The Worth Times, in the July 21, 1898 issue, also noted that the first brick had been laid on the previous Thursday morning at 8:30 at the extreme northwest corner of the building by one E.F. Hass of St. Joseph.
The work must have progressed rather rapidly for that time because the Feb. 2, 1899 issue of the Times devoted nearly all of its front page to a description of the newly completed building.
The initial planning of the courthouse and the subsequent contract for its construction did not include the clock. The money for the clock was raised by subscription. The costs for the competed building are interesting.
Gen'l contract for bldg…$19,400.00
Steam heating plant…1,929.00
Prisoners detention room…122.00
Jail and furnishings…1,250.00
Gas lighting plant…525.00
Courtroom seating…440.80
Plans & specifications…800.00
The court had invested the bond money and during the construction time it has accrued some $997.50 in interest, so when the building was completed they had a small excess for some small additional expenditures.

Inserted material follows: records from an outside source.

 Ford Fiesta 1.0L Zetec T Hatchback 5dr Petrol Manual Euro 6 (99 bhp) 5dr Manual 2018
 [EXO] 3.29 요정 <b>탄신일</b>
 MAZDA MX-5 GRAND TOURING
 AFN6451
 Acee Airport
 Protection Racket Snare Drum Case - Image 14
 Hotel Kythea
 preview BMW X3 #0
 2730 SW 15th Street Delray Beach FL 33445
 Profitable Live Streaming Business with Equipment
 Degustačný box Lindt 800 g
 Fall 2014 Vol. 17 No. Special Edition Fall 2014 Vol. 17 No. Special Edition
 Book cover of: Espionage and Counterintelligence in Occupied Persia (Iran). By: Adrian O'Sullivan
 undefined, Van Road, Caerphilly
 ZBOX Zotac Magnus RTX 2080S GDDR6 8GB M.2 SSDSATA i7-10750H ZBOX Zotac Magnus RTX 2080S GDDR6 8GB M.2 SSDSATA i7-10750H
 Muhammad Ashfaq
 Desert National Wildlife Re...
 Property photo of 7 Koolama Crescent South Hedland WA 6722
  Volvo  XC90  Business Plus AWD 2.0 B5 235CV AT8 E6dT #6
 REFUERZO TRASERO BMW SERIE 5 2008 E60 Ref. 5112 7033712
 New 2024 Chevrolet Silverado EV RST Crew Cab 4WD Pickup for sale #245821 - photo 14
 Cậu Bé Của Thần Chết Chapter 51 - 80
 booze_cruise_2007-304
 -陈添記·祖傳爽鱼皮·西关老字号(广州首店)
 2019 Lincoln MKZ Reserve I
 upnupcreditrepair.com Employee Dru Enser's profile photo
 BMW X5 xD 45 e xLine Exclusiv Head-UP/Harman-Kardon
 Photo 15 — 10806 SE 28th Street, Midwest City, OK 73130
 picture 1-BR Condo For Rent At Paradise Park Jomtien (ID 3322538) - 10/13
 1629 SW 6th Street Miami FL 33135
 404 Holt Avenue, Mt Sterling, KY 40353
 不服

Worth County, and Grant City in particular, must have been a bustling place around the turn of the century. The population of the county reached its historical high of around 10,000 persons about that time. The courthouse was built in 1898; 1899 marked extension of the railroad from Grant City to Albany and beginning of the brand new town of Worth; the new schoolhouse was built in 1903-04 at Grant City.